California Department of Resources Recycling and Recovery (CalRecycle)

For Immediate Release
June 18, 2009
2009, Release 25For more information contact:
Andrew Hughan
(916) 341-6300
Email the Public Affairs Office

CIWMB Press Room Archives

Green Technology Paving the Way to Less Waste, More Clean Energy: Organic materials diverted away from landfills can also help to battle climate change

California Integrated Waste Management Board Chair Margo Reid Brown visited the newest green technology, energy-producing facility to highlight the need for new technologies capable of generating clean energy while diverting materials away from landfills and curbing dangerous greenhouse gases.

The Biogas Energy Project at the University of California, Davis can process eight tons of leftover restaurant table scraps into clean, renewable energy at this research and technology demonstration facility. From each ton of broccoli spears, cantaloupe rinds, fish bones and more, the project hopes to produce enough energy to power 10 California homes.

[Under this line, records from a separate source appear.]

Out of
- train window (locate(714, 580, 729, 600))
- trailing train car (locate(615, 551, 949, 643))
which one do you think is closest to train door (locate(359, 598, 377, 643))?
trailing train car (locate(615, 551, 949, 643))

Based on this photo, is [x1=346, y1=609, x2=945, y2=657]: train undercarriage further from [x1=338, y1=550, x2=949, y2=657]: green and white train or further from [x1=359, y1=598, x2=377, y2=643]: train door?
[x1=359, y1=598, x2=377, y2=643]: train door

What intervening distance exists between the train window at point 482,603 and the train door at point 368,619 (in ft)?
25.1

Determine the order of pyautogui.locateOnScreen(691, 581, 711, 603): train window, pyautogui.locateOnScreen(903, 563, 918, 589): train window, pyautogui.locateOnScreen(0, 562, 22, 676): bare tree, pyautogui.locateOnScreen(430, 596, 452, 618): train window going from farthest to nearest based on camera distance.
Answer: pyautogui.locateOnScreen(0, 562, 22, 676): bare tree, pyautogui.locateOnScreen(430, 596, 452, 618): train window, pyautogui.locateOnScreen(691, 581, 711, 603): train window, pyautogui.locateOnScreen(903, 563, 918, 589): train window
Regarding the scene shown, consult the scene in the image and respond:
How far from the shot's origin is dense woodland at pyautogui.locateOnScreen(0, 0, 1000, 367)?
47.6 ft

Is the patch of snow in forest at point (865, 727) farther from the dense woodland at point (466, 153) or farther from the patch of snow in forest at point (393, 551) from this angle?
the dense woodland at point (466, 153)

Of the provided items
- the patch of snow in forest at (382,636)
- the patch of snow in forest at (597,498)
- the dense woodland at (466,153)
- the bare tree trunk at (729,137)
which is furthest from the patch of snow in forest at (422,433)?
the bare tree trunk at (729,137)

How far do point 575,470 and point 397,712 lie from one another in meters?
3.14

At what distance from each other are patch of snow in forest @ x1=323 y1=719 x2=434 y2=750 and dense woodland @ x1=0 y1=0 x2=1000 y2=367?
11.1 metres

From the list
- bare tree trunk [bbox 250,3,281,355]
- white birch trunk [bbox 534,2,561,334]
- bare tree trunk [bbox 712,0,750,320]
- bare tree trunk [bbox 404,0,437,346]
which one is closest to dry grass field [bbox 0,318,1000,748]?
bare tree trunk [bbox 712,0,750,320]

“We’re proud to be working with our technology and educations partners to support this project, and divert food scraps away from the landfill and toward the generation of clean energy,” said Brown. “The UC Davis research team has done tremendous work, and we hope to see it serve as a model for other California jurisdictions who also seek green solutions to our energy and climate challenges.”

The Biogas Energy Project is the first large-scale demonstration in the United States of a new technology developed over the past eight years by Dr. Ruihong Zhang, a UC Davis professor of biological and agricultural engineering. The technology, called an "anaerobic phased solids digester," has been licensed from the University and adapted for commercial use by Onsite Power Systems Inc.

The goal of this innovative public-private alliance is to divert organic materials--such as food waste and yard clippings--away from landfills and into the energy grid. This is important because organic materials release methane, a potent greenhouse gas, as they decompose in landfills.

This biogas digester turns trash into a substantial source of clean energy.

Most of the initial funding was provided by the California Energy Commission and the Board also awarded a $125,000 research grant, and along with grants from the federal government and private sector helped to get this newest green-technology reuse facility up and running.

This kind of technology has been widely used across Europe and in municipal wastewater treatment plants and livestock farms for years, but the UC Davis project differs from other anaerobic digesters in three key ways:

  • It processes a greater variety of wastes--both solid and liquid--including food scraps, yard trimmings, animal manure, and rice straw. More than five million tons of food scraps are disposed in California landfills each year.
  • It works faster, turning waste into energy in half the time needed by other digesters.
  • It produces two clean energy gases--hydrogen and methane. Other digesters produce only methane. The gases can be burned to produce electricity and heat, or as a fuel source for hydrogen fuel cell cars, trucks, and buses.

For more information on this program, visit the CIWMB's Conversion Technologies page.

The California Integrated Waste Management Board is the state's leading authority on recycling and waste reduction. It promotes reducing waste whenever possible, managing all materials to their highest and best use and protecting public health and safety and the environment.

The California Integrated Waste Management Board is one of six boards, departments, and offices within the California Environmental Protection Agency (Cal/EPA).